As the authors pointed out, the ability to identify individuals during the early critical stage of viral infection could have wide-ranging effects. “In the midst of the global SARS-CoV-2 pandemic, the need for novel approaches like this has never been more apparent,” they suggested.
And in point of fact, in a not-yet peer-reviewed study using a real-time smartwatch-based alerting system again designed to detect aberrant physiologic and activity signals associated with early infection, Stanford (Calif.) University investigators found that alerts were generated for presymptomatic and asymptomatic COVID-19 infections in 78% of cases in over 3200 participants tested at a median of 3 days prior to symptom onset.
The authors also noted that their system is scalable to millions of users, thus offering a personal health monitoring system that can operate in real time.
In a comment, Steven Steinhubl, MD, a research scientist and formerly the director of digital medicine at Scripps Research’s Translational Institute, La Jolla, Calif., told this news organization that he personally has a lot of faith in this type of technology.
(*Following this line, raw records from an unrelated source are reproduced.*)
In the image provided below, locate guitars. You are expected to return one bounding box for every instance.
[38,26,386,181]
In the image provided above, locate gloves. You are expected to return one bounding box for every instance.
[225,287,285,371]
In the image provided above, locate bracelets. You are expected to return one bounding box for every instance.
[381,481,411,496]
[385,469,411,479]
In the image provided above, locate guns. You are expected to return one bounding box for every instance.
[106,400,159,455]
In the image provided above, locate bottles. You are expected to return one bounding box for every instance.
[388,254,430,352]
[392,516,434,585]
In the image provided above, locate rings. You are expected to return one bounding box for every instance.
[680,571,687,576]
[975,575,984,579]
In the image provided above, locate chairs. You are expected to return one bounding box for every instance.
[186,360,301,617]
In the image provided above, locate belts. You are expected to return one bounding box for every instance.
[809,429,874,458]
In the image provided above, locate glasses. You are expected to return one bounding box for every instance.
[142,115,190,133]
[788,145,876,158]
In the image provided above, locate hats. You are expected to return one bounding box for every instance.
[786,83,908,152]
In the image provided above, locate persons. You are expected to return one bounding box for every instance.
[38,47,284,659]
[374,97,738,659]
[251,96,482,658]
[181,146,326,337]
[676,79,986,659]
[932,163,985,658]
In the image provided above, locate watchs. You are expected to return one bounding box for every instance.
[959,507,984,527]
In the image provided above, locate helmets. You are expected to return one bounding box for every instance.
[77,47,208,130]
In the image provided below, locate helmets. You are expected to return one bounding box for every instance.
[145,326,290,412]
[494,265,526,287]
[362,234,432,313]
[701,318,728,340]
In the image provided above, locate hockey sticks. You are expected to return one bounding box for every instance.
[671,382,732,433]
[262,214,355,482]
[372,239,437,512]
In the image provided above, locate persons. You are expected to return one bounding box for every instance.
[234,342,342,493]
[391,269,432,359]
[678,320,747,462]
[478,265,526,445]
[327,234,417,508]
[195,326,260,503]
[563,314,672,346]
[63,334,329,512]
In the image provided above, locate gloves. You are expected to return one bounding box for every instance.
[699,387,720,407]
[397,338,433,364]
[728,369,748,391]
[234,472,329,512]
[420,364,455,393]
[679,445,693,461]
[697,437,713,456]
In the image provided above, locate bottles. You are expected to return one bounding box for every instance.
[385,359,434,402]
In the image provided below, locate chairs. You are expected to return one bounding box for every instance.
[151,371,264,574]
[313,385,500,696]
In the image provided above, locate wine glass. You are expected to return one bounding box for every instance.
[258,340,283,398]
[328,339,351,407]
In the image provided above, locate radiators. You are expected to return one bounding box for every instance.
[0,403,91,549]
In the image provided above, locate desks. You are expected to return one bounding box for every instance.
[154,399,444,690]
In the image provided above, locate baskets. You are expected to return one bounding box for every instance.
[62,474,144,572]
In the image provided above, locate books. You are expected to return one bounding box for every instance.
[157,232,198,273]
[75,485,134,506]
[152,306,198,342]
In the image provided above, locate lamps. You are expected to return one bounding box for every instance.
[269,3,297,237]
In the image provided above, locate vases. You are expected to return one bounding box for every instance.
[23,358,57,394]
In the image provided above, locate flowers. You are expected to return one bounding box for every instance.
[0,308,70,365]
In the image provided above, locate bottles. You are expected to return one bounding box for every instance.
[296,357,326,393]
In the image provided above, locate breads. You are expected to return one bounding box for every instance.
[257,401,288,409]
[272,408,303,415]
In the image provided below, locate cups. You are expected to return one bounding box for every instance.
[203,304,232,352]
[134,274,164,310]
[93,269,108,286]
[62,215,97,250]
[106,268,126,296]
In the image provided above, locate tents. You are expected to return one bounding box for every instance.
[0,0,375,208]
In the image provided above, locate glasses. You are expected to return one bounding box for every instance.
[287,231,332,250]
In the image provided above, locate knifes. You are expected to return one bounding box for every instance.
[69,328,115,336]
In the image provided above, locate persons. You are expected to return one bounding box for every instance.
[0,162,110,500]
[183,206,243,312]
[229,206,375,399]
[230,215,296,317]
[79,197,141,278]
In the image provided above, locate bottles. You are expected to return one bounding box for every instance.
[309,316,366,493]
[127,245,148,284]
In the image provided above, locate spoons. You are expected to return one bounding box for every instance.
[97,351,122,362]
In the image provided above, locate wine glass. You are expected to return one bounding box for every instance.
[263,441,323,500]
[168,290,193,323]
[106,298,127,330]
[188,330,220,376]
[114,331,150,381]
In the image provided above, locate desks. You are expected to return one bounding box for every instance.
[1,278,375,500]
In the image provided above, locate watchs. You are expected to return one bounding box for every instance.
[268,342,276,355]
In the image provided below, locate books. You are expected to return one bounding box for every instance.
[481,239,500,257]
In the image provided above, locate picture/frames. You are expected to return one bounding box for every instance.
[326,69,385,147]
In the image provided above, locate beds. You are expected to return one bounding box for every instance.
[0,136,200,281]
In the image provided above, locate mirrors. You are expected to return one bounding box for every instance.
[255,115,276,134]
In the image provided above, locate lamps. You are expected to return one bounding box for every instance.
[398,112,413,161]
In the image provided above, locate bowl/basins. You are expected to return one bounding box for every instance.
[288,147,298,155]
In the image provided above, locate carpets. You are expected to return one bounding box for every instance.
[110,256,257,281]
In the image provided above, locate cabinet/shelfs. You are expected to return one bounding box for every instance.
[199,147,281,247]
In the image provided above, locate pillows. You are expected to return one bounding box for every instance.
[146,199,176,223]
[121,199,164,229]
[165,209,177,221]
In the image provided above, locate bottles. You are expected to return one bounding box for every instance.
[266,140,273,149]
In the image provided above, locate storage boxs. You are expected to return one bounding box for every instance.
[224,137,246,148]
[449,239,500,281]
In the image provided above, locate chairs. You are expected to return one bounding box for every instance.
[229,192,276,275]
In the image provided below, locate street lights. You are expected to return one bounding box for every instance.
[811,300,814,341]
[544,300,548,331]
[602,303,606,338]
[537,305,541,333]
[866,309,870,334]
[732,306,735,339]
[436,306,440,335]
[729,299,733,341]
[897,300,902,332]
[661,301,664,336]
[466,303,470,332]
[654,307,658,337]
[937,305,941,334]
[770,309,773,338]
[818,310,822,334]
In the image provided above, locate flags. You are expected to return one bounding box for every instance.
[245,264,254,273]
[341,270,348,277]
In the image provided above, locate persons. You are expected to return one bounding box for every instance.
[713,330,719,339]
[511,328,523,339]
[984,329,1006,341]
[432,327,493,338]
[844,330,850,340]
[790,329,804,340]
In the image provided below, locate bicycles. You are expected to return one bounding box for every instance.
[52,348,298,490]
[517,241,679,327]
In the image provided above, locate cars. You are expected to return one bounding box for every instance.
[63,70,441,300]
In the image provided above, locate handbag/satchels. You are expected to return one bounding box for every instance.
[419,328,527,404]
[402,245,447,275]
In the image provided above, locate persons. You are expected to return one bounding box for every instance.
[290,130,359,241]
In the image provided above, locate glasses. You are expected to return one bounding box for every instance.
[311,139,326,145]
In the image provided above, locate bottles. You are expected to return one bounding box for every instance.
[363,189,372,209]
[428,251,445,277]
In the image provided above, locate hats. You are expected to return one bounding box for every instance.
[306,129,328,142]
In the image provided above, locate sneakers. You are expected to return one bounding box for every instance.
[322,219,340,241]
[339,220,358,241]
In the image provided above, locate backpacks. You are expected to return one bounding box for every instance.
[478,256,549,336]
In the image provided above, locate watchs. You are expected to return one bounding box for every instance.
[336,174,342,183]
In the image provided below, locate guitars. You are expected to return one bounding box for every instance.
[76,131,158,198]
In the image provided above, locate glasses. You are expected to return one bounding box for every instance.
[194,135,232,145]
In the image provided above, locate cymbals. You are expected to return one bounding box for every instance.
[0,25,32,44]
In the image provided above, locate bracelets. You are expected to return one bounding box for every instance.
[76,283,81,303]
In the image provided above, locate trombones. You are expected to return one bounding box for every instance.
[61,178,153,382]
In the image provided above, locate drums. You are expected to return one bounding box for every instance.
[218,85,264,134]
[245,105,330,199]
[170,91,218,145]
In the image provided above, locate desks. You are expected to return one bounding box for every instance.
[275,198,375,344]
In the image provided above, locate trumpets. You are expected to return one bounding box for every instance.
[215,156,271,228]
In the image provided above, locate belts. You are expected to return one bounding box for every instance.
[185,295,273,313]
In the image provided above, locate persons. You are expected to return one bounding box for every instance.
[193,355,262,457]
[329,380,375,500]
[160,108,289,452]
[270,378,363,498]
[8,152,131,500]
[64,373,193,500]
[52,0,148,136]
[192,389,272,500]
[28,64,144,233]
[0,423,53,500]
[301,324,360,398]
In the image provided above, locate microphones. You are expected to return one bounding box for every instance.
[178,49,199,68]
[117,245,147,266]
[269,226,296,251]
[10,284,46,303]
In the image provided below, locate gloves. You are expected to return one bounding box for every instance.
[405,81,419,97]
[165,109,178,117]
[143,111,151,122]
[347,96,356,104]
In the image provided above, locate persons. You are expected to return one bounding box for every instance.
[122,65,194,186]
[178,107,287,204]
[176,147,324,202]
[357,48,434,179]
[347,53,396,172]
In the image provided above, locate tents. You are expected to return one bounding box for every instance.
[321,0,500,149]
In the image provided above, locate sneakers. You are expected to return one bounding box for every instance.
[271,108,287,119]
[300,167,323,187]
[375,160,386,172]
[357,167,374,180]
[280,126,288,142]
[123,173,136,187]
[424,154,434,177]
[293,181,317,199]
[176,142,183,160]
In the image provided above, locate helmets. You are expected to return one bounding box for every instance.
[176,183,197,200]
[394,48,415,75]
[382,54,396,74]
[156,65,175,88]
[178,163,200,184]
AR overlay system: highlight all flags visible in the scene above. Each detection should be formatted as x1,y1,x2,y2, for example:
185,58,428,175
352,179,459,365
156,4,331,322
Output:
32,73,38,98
“Unfortunately, COVID-19 has changed our perspective about respiratory infections but if you think of the bad flu seasons we’ve had in the past, people do die from influenza, so I think there is a lot of value [in this technology], although the degree of value depends on the severity of the infection,” he said.
For example, if people actually ever go back into work together, early recognition that an employee might have influenza or another highly contagious infection could alert them to the necessity to stay home and self-isolate.
“We have a bit to go before we get there,” Dr. Steinhubl acknowledged, “but you could have a really big impact on the spread of any infectious disease that would be better for everybody.”
Dr. Dunn has disclosed no relevant financial relationships. Dr. Steinhubl is chief medical officer at physIQ, a company involved in the development of personalized analytics.
A version of this article first appeared on Medscape.com.